[Start of section]

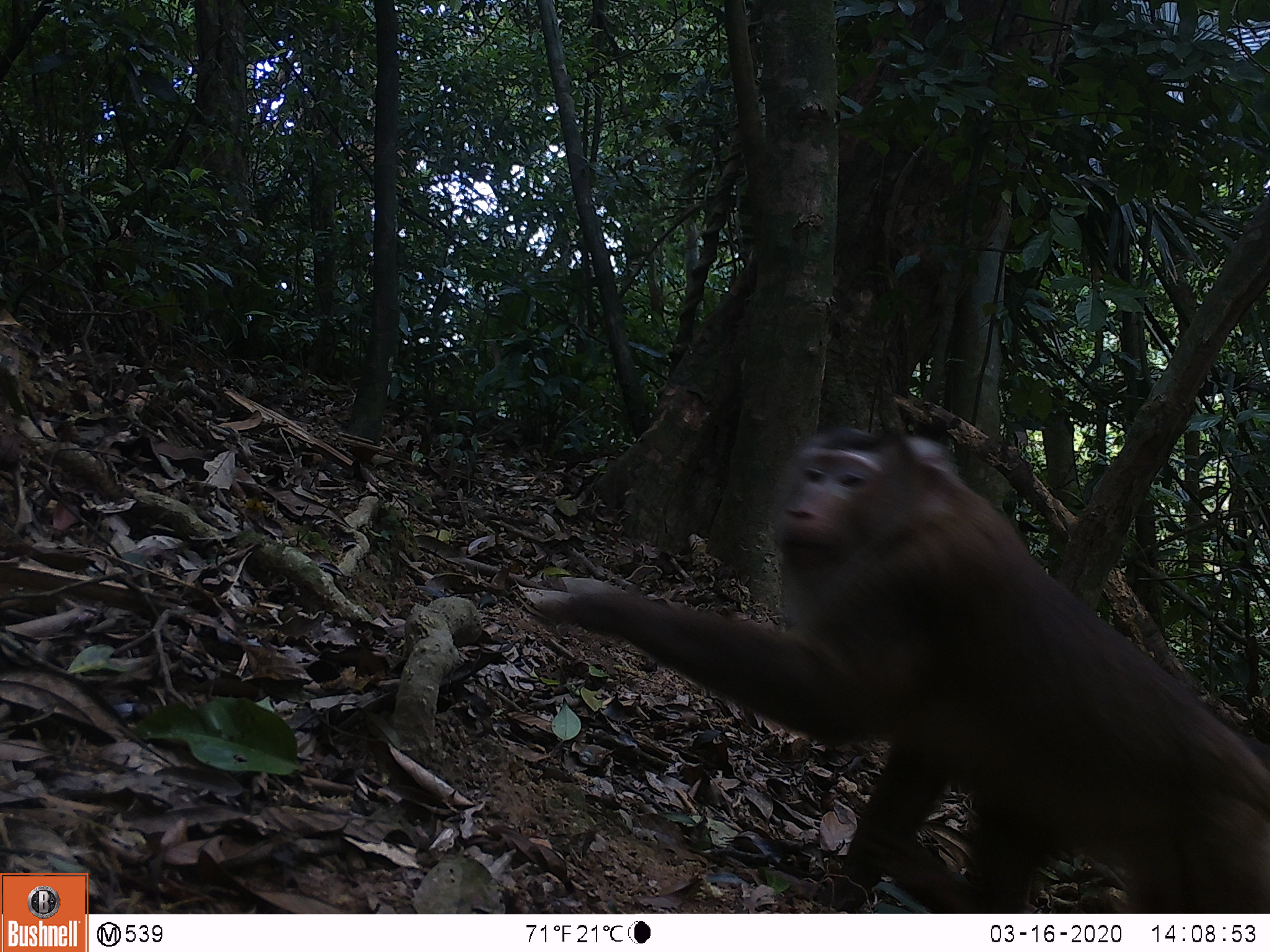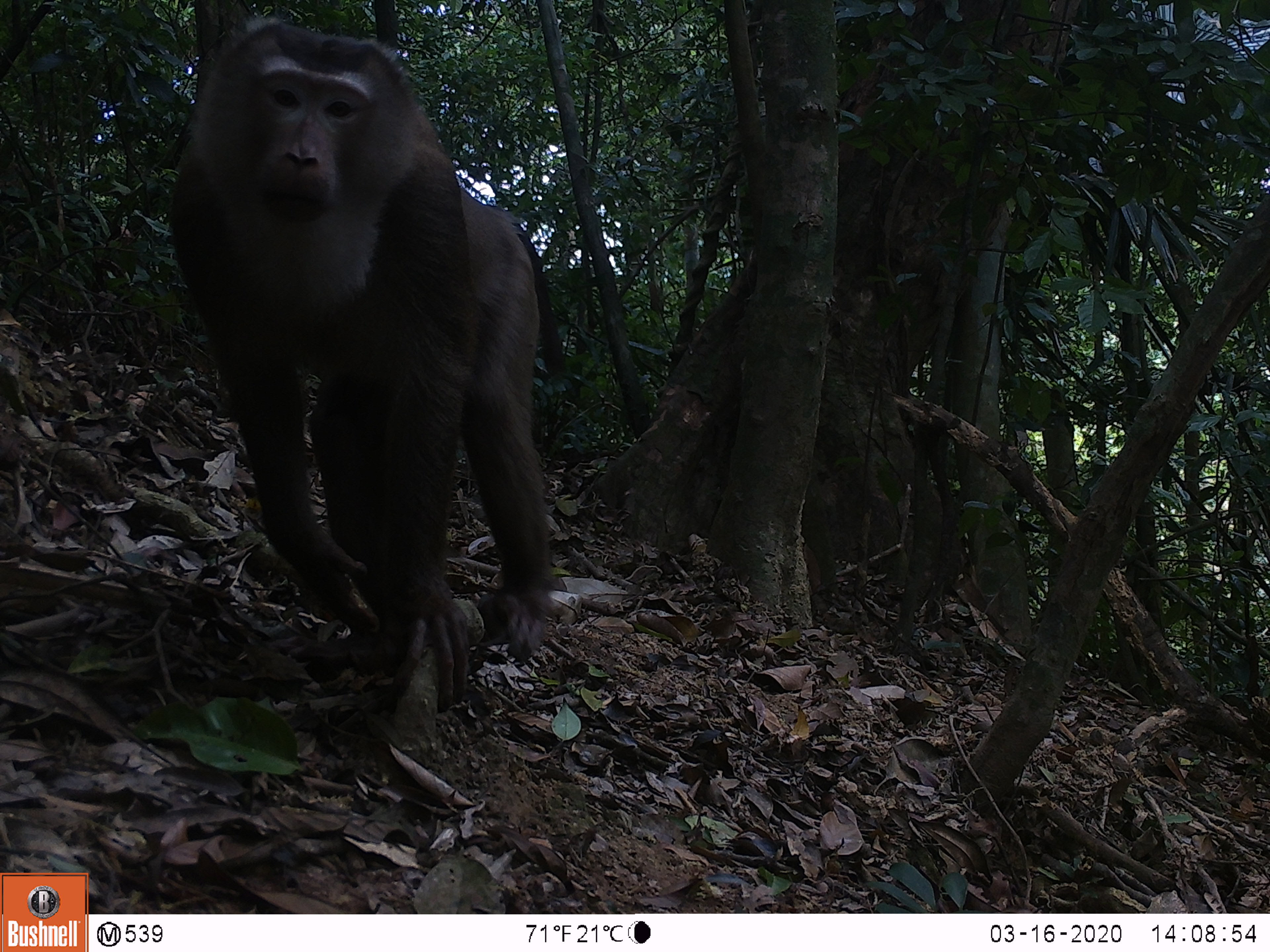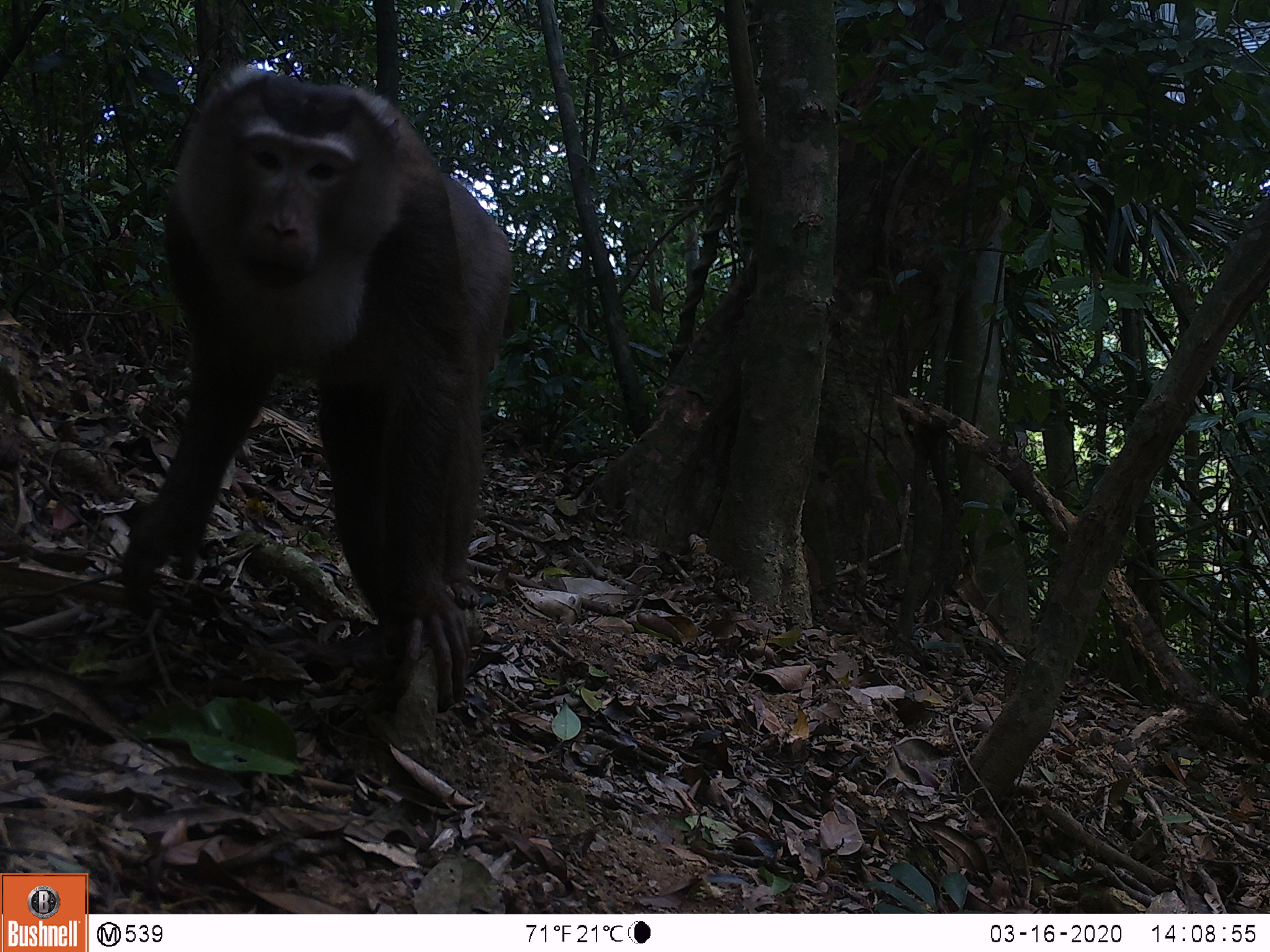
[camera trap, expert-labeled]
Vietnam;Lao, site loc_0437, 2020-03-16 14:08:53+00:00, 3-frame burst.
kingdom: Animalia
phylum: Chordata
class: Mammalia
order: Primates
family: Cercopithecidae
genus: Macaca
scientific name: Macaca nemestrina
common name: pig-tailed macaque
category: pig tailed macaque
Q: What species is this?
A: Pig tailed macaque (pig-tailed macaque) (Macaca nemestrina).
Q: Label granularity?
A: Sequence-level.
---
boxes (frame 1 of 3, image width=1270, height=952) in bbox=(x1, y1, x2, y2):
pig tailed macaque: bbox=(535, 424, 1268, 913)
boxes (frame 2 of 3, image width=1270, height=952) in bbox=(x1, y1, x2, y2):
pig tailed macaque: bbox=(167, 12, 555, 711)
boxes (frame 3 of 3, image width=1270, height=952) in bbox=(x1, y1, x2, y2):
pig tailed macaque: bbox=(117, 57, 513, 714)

[End of section]

Please take the lines from the beginning of the data above through the line holding "Q: What species is this?" and transcribe them exactly, without any pictures.

**COMPLETED TASK**
[camera trap, expert-labeled]
Vietnam;Lao, site loc_0437, 2020-03-16 14:08:53+00:00, 3-frame burst.
kingdom: Animalia
phylum: Chordata
class: Mammalia
order: Primates
family: Cercopithecidae
genus: Macaca
scientific name: Macaca nemestrina
common name: pig-tailed macaque
category: pig tailed macaque
Q: What species is this?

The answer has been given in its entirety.